Ce n’est que 21 novembre 2011 que les résultats de la recherche génétique ont été connus et que la suspicion de mucoviscidose a été avérée.
Il est recommandé d’éviter la pollution pour les enfants qui souffrent de cette pathologie.
Mme C avait bien l’intention d’habiter dans l’appartement litigieux et avait engagé de nombreuses dépenses pour faire des travaux.
Elle a ensuite acheté un terrain à l’extérieur de Toulouse le 19 décembre 2012 pour faire construire une maison .Elle a obtenu un permis de construire et régularisé un contrat de construction
Les appelants ne démontrent pas le caractère frauduleux du congé.
Le préjudice allégué n’est pas justifié car ils ont loué un logement présentant une surface supérieure.
Les demandes de nullité et d’inopposabilité du congé sont nouvelles devant la cour et irrecevables ; en tout état de cause elles sont infondées.
Le caractère abusif de la procédure est avéré et le préjudice causé à la SCI du 4 rue MAGE qui est une société familiale composée de Mme C et de son frère est important, compte tenu des allégations d’utilisation de la maladie de l’enfant de Mme C pour tenter de justifier le congé prétendument frauduleux.
MOTIFS DE LA DÉCISION
Il est constant que la demande des consorts A-B présentée devant le premier juge ne portait que sur le caractère frauduleux du congé pour reprise délivré le 14 novembre 2011 et non sur sa régularité de forme et son opposabilité. Le jugement relève à ce titre que la régularité du congé n’est pas discutée.

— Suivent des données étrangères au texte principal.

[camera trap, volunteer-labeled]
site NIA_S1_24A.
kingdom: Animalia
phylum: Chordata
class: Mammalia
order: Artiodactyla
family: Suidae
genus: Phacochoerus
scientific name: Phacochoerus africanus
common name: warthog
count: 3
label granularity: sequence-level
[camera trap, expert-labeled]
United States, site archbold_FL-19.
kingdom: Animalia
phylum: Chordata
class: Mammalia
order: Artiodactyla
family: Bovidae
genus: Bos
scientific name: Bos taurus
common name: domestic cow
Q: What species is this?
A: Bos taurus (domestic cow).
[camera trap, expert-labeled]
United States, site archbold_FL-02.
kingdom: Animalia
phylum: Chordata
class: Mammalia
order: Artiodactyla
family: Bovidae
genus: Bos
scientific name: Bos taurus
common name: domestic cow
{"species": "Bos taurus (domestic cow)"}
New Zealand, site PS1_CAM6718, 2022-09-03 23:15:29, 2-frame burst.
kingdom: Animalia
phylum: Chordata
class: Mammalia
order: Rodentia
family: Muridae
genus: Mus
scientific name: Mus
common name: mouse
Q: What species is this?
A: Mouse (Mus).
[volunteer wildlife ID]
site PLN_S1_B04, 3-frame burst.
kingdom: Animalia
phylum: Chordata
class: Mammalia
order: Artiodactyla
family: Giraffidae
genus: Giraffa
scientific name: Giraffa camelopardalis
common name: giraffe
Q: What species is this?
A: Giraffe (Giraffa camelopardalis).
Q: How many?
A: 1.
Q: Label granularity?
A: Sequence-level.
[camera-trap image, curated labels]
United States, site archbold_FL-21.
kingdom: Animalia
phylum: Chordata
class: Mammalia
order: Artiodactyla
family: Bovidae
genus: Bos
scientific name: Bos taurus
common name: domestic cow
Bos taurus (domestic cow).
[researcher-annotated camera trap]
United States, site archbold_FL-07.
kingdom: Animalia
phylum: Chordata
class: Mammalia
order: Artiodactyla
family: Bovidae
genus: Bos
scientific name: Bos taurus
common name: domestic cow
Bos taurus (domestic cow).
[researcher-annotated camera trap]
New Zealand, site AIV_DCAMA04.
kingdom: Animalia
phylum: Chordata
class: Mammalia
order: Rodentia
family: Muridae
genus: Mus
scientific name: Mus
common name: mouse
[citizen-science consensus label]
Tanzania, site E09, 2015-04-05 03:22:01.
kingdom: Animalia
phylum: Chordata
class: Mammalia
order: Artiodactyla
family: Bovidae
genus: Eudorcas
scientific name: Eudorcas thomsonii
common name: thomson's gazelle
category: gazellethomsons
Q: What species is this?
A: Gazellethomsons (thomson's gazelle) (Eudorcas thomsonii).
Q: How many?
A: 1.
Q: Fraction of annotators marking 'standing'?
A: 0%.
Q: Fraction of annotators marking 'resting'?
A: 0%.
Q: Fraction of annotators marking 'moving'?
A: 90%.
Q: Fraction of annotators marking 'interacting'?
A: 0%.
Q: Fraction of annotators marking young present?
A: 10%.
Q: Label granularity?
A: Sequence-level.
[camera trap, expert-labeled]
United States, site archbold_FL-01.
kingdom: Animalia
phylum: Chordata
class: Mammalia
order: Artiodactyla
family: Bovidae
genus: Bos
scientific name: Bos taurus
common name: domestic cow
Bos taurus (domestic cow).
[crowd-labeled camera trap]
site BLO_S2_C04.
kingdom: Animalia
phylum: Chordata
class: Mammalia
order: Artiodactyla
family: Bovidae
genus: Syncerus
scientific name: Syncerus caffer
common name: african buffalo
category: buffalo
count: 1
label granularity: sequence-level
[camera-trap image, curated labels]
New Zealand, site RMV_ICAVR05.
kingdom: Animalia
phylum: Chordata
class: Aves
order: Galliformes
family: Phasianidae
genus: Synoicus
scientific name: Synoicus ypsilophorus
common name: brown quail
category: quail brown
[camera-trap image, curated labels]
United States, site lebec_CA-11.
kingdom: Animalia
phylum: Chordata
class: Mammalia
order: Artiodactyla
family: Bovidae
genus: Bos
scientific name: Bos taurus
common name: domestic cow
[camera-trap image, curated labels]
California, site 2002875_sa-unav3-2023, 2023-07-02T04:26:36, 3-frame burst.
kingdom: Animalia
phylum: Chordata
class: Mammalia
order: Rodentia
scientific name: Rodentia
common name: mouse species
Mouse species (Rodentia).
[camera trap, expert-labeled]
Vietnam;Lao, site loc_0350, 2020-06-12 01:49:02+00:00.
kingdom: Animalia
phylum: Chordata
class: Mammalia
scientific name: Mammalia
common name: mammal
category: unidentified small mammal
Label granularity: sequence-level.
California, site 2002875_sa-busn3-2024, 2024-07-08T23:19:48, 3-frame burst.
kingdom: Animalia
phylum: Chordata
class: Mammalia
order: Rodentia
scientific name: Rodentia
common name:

Ces demandes nouvelles devant la cour sont donc irrecevables et en tout état de cause sans objet puisque les consorts A-B ont quitté le logement le 13 février 2012 et ne demandent pas leur réintégration.
Seule sera donc examinée la question du caractère frauduleux du congé pour reprise susceptible d’ouvrir droit au locataire lésé à des dommages intérêts.
Le caractère frauduleux du congé ne se présume pas et doit être prouvé par le locataire.
En application des dispositions de l’article 15-1 de la loi du 6 juillet 1989 dans sa rédaction applicable au bail litigieux, le congé pour reprise oblige le bénéficiaire à habiter personnellement les lieux loués.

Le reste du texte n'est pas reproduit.